Hamamura-san: there's already a couple of alternative edge-colouring algorithms in Rustworkx, so I think we can get started on exposing an interface to the existing choices immediately, and expand it in the future when there are more choices (especially more direct node-colouring algorithms, where we don't have to play with the dual graph)?

edit: actually, maybe it's not as easy to recast this as an edge-colouring problem as I had originally thought. There might be a way, but it's not immediately coming to me.

For example, perhaps something like this works:

def group_commuting(self, qubit_wise=False, method="greedy-node"):

where method must be one of some supported set of algorithms? For the use-case of callers that just want "try everything and give me the best", maybe we either allow method to be an iterable, or have a special value "best", where we try all methods selected and return the best one?

jakelishman avatar Feb 13 '24 11:02 jakelishman

Indeed, it's easy to reduce an edge-coloring problem to a node-coloring problem, but not the other way around (afaik) . I don't think that the original problem can be easily recast as an edge-coloring problem.

@willkirby1, what are the typical graph sizes (number of nodes and edges) for the pauli commutation problems (in practical applications)? Also, do you know which of the algorithms described in the book perform best for these problems?

alexanderivrii avatar Feb 13 '24 12:02 alexanderivrii

I just came across this coincidentally. Whether or not additional coloring methods can/should be exposed as part of the group_commuting API aside, I would suggest that we actually make the method which constructs the Pauli graph part of the public API. Specifically, this means turning PauliList._create_graph into a public method, such as PauliList.noncommutation_graph. The equivalent can be exposed via SparsePauliOp. This will give users the freedom to use whatever rustworkx algorithm to perform the coloring themselves until more options are exposed via the group_commuting API.

I can work on a PR to do this, as well as some other minor de-duplication of code around this topic inside PauliList and SparsePauliOp if that is a desired approach :+1:

mrossinek avatar Feb 13 '24 14:02 mrossinek

@alexanderivrii the graph sizes could vary widely, from e.g. 10s of Paulis for tiny toy Hamiltonians up to millions or more for medium-sized chemistry Hamiltonians. IMO, though, adding more options for heuristics and making the method performant enough to handle such extremely large cases are really two different issues. And no, I don't know which heuristics work best or if there is any real pattern to them, which is part of why I thought it would be good to just have a few options that the user could try.

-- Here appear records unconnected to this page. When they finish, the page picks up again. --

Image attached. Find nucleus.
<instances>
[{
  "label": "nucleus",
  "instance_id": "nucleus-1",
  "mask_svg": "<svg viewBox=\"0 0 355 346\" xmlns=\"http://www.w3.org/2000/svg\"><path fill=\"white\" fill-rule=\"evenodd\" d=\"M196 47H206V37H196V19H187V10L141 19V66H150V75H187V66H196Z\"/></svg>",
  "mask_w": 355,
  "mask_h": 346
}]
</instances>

willkirby1 avatar Feb 13 '24 15:02 willkirby1

And one more question: how are these commuting subsets of Pauli operators used later? In particular, do you want them to satisfy other properties, or the only required property is that their number is as small as possible?

alexanderivrii avatar Feb 14 '24 08:02 alexanderivrii

The only property we would still want is that we can specify whether local or global commutation is used to form the graph. Otherwise, I think for the coloring itself the main goal would just be as few colors as possible since that will translate into the smallest number of distinct circuits. There might be other desiderata in some circumstances, but I don't know of any...

willkirby1 avatar Feb 14 '24 15:02 willkirby1

We're now merging #11795, which will make the non-commutation graph part of the public API, but that PR doesn't change the mechanisms of SparsePauliOp.group_commuting, so I'll leave this issue open for further discussion.